Pour Christie, le marché hôtelier français résiste bien

Malgré les tensions économiques et géopolitiques actuelles, le marché hôtelier a bien résisté et reste dynamique en cette fin d’année 2023. Tour d’horizon avec Jean-Christophe Charolle, responsable des transactions hôtels France pour Christie et Guillaume Garcin, directeur général France chez Christie.

Publié le 23 novembre 2023 à 17:05

L’Hôtellerie Restauration : Quel est l’état du marché immobilier hôtelier à l’heure actuelle ? 

Jean-Christophe Charolle et Guillaume Garcin : Le marché reste dynamique même s’il n’a pas encore retrouvé un niveau d’investissement équivalent à 2019. Les prix de vente sont exceptionnels, les transactions se font toujours, le marché parisien résiste très bien même si on parle de 5 % de baisse de prix pour la capitale. Ce qui est le plus marquant c’est la baisse importante des ventes d’actifs par les investisseurs institutionnels car ils considèrent qu’il va y avoir un repricing [des changements de prix, NDLR] sur l’hôtellerie [en raison des taux d’intérêt élevés et des problématiques de refinancement qui peuvent faire diminuer les prix de vente].

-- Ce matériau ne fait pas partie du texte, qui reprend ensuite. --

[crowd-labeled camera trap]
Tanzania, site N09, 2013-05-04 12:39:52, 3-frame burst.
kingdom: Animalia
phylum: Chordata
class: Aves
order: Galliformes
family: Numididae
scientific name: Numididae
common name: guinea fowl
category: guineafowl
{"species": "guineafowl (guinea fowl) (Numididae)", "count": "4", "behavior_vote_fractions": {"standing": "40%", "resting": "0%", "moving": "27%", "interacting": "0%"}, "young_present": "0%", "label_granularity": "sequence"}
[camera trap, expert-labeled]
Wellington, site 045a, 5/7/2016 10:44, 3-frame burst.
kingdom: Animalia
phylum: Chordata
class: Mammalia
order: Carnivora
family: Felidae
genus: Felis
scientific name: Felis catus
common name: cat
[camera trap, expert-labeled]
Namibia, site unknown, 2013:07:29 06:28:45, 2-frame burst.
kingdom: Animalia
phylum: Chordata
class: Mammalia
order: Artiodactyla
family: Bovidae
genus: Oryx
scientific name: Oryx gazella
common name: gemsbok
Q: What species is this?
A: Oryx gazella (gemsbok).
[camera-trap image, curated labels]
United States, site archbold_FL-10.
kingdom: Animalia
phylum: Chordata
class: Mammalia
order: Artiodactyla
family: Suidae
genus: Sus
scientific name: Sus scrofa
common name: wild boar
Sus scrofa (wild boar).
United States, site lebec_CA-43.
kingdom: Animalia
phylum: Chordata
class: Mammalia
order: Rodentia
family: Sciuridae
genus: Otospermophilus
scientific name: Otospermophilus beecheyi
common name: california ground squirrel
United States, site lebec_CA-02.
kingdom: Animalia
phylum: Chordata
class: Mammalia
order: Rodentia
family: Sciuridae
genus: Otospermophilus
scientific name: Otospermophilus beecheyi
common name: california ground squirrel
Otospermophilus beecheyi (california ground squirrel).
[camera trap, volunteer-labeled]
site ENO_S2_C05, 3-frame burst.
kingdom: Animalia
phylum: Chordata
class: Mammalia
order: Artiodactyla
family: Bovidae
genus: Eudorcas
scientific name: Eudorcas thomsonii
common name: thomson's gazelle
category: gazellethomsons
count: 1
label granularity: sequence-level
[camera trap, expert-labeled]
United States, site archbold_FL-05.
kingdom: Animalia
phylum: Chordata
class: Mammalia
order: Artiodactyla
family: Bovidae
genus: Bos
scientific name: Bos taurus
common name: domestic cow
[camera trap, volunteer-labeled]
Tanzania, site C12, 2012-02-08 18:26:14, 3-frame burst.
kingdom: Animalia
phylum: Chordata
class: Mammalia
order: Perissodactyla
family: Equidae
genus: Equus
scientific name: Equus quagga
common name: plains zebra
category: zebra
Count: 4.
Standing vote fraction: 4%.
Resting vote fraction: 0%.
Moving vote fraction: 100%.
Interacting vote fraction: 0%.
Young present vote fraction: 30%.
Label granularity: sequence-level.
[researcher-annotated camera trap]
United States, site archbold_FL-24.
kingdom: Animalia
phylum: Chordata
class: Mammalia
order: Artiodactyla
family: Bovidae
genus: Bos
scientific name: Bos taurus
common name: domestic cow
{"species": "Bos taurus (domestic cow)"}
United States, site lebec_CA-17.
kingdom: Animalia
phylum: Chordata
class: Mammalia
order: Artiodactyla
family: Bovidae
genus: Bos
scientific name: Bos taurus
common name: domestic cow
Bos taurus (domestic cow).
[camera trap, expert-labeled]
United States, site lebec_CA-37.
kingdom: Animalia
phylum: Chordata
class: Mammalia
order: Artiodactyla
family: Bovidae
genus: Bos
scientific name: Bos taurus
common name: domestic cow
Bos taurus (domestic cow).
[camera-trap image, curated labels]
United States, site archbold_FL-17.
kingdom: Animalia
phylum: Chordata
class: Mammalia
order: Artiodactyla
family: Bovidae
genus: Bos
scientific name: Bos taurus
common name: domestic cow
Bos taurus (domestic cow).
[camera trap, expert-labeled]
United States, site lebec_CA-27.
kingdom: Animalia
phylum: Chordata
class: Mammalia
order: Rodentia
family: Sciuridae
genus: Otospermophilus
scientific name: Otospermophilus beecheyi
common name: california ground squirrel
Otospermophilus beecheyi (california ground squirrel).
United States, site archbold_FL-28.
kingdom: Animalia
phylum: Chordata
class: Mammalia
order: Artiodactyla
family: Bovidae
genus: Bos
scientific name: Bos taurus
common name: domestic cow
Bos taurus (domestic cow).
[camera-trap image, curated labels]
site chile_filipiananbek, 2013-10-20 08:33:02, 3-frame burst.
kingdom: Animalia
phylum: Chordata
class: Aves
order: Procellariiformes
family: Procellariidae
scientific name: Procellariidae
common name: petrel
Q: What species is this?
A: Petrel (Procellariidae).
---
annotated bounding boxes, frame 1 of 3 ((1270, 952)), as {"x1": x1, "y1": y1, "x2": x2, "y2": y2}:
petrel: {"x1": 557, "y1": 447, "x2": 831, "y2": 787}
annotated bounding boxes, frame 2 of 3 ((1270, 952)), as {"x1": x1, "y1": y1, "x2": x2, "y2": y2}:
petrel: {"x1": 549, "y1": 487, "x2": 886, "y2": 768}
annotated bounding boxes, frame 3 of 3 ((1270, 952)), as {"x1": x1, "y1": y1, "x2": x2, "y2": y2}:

En 2009, lors de la crise des subprimes, les acquéreurs qui disposaient de liquidités importantes attendaient que ‘les fruits tombent de l’arbre’ mais, en face, on avait des vendeurs qui pouvaient attendre. Donc le marché s’est figé et quand il a rouvert, les performances hôtelières étaient bonnes. Même chose pendant le Covid. Aujourd’hui, s’il y a cinq hôtels décotés face à 1 500 on ne peut pas parler de baisse de prix. Le seul risque, c’est que le marché se fige à nouveau.

 

Quels sont les profils des acheteurs 

  • On trouve des fortunes familiales (ou family office) : ils cherchent des biens coup de cœur, qui leur parlent, sur des emplacements premium.
  • Ceux qui dynamisent le marché actuellement : les fonds de private equity (ou capital-investissement ou capital privé). Exemples : Extendam, Eurazeo Eternam, 123 IM, Montefiore… Ils investissent en binôme avec un opérateur hôtelier, ce qui fonctionne très bien car il y a le ‘sachant’ hôtelier d’un côté et l’investisseur de l’autre. Leur objectif est de développer une société pour dégager une plus-value au moment de la cession.
  • Les institutionnels : ils n’ont pas été très actifs cette année car l’immobilier est trop exposé et les retours sur investissement ne sont pas assez compétitifs. Ils réinvestissent actuellement sur d’autres supports.

 

Quels sont les profils des vendeurs ?

Il y a toujours des particuliers mais, actuellement, les vendeurs sont surtout les fonds de private equity, lorsqu’ils sont contraints de vendre. En effet, ils doivent nécessairement sortir les actifs au bout de six à sept ans, étant agréés AMF ; c’est ce que l’on appelle des fonds fermés. Ils subissent les fluctuations du marché.

 

Comment se positionne le marché hôtelier par rapport au développement durable ?  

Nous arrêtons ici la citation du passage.